-- start TASK INPUT --

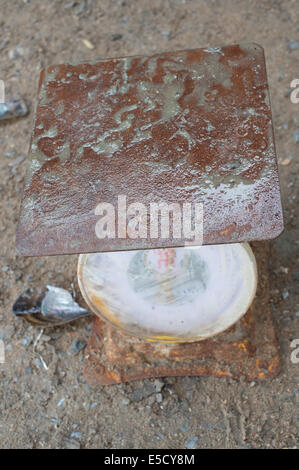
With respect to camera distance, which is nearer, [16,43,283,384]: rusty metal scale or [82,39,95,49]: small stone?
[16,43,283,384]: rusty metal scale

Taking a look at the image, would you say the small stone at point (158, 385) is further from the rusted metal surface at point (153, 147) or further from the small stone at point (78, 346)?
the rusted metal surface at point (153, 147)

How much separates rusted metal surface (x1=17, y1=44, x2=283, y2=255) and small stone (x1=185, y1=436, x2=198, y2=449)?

-- end TASK INPUT --
-- start TASK INPUT --

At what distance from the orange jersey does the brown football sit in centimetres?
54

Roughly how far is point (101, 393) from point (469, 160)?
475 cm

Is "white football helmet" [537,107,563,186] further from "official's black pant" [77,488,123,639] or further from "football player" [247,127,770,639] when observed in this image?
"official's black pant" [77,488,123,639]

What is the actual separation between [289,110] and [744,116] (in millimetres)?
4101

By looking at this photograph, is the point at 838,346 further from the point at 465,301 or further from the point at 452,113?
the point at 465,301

-- end TASK INPUT --

■ TASK: Print the items above exactly as they appear, from the line with "Taking a look" to the line with "How much separates", both included.

■ RESPONSE TO THE EXERCISE:
Taking a look at the image, would you say the small stone at point (158, 385) is further from the rusted metal surface at point (153, 147) or further from the small stone at point (78, 346)?
the rusted metal surface at point (153, 147)

How much separates rusted metal surface (x1=17, y1=44, x2=283, y2=255) and small stone (x1=185, y1=436, x2=198, y2=449)?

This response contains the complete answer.